- Extrait proposé -
◆ ◆ ◆ ◆

Rajouter à cela les contraintes d’accessibilité, de référencement, d’utilisabilité, de ROI, de performances, de disponibilité des ressources… et vous aurez un contexte extrêmement complexe à maitriser. Est-ce une mauvaise nouvelle ? Non pas du tout, car si ce sujet est aussi complexe, c’est qu’il est au coeur de l’internet et du quotidien des utilisateurs. En d’autres termes : Bien appréhender les enjeux liés aux interfaces riches conditionne le succès de votre présence sur le web.

Native Client, la technologie RIA de Google qui risque de faire long feu

La sortie de Native Client, une technologie encore expérimentale du Google Labs, est passée complètement inaperçue à quelques rares billets près. Le problème n’est pas que les blogueurs soient peu inspirés par cette nouvelle, mais plutôt que ce produit a tellement été mal présenté au public que personne ne sait trop à quoi ça va servir. Pour information il m’a fallu près de deux semaines de cogitation avant d’attaquer la rédaction de ce billet.

◆ ◆ ◆ ◆

- Lignes de données -
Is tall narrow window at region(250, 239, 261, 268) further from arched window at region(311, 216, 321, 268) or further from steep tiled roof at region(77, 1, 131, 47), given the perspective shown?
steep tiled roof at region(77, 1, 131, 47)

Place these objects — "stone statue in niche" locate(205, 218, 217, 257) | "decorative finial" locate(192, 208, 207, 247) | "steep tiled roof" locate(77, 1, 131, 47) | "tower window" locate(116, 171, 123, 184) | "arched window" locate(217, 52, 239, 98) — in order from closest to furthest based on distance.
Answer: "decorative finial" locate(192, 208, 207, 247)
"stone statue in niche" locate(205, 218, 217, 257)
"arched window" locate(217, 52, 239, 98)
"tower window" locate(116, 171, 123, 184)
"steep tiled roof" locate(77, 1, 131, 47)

◆ ◆ ◆ ◆

- Énoncé du problème 1 -
Indiquez si chacune des affirmations suivantes concorde avec l'extrait proposé, en citant les mots décisifs du texte : (a) La sortie de Native Client a été largement commentée par les blogueurs. (b) Native Client est une technologie encore expérimentale. (c) L'auteur a réfléchi près de deux semaines avant de rédiger son billet.
- Énoncé du problème 2 -
D'après l'extrait proposé, pourquoi personne ne sait trop à quoi Native Client va servir ?
- Énoncé du problème 3 -
Prolongez l'extrait proposé sur Native Client de Google à partir de sa dernière phrase.

- Corrigé de l'exercice 1 -
(a) Non : « est passée complètement inaperçue à quelques rares billets près ».
(b) Oui : « une technologie encore expérimentale du Google Labs ».
(c) Oui : « il m’a fallu près de deux semaines de cogitation avant d’attaquer la rédaction de ce billet ».

- Corrigé de l'exercice 2 -
Parce que ce produit a été très mal présenté au public.

- Corrigé de l'exercice 3 -
Pas réellement un concurrent de Flash ou de AIR

Force est de constater que ce nouveau produit est plutôt obscur, que les explications sont rares et que même les équipes à l’origine de ce projet sont incapables de fournir une explication claire (cf. Native Client: An OS in Your Browser). Pour faire simple, Native Client est une extension que vous installez sur votre ordinateur pour pouvoir exécuter au travers de votre navigateur des applications en ligne écrites en code natif (C ou C++). Si vous avez le courage vous pouvez toujours lire l’annonce officielle mais vous n’y apprendrez pas grand chose de plus : Native Client, A Technology for Running Native Code on the Web.

Ne vous y trompez pas, même s’il est beaucoup question de RIA, NaCl n’est ni un plugin à la Flash ou Silverlight, ni un runtime à la AIR. Ce n’est pas non plus une technologie qui exploite une machine virtuelle à la JavaFX et pour finir c’est encore moins un mini-système d’exploitation. En fait c’est un peu tout ça à la fois (bien que pas tout à fait). Lire à ce sujet : Why Google Native Client is not a Flash competitor.

En tout cas le moins que l’on puisse dire c’est que Native Client laisse un certain nombre d’observateurs avertis très sceptiques : Google Native Client: A Game Changer or an Also-Ran? et Google Native Client: web deluxe, or ActiveX redux?.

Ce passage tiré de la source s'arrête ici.